The regulatory submission for simeprevir is supported in part by data from three pivotal phase III studies – QUEST-1 and QUEST-2 in treatment-naive patients and PROMISE in patients who have relapsed after prior interferon-based treatment – as well as data from the phase IIb ASPIRE study in prior non-responder patients. Janssen R&D Ireland presented data from the QUEST-1 and QUEST-2 studies earlier this year at the 48th Annual Meeting of the European Association for the Study of the Liver (EASL) in Amsterdam, The Netherlands, and presented data from PROMISE at Digestive Disease Week 2013 (DDW) in Orlando, Florida. Data from ASPIRE were presented at the Annual Meeting of the American Association for the Study of Liver Diseases (AASLD) in 2012.
Hepatitis C, a blood-borne infectious disease of the liver and a leading cause of chronic liver disease, is the focus of a rapidly evolving treatment landscape.
Simeprevir (TMC435) is an investigational NS3/4A protease inhibitor jointly developed by Janssen R&D Ireland and its affiliated companies and Medivir AB for the treatment of genotype 1 and genotype 4 chronic hepatitis C in adult patients with compensated liver disease, including cirrhosis. Simeprevir works by blocking the protease enzyme that enables the hepatitis C virus to replicate in host cells.

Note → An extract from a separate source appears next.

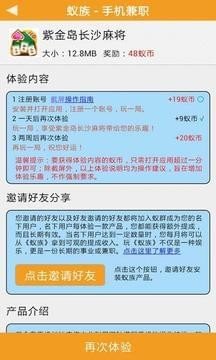 小蚁兵团软件截图3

Janssen is responsible for the global clinical development of simeprevir and has acquired exclusive, worldwide marketing rights, except in the Nordic countries. Medivir AB will retain marketing rights for simeprevir in Nordic countries under the marketing authorization held by Janssen-Cilag International NV. Simeprevir was approved on September 27, 2013 in Japan for the treatment of genotype 1 hepatitis C and a Marketing Authorisation Application was submitted to the European Medicines Agency (EMA) by Janssen-Cilag International NV seeking approval of simeprevir for the treatment of genotype 1 or genotype 4 chronic hepatitis C. To date, more than 3,700 patients have been treated with simeprevir in clinical trials.
Janssen Research & Development, LLC is leveraging a combination of internal and external innovation to discover and develop novel medicines and solutions in five distinct therapeutic areas: neuroscience, oncology, immunology, infectious diseases and vaccines, and cardiovascular and metabolism.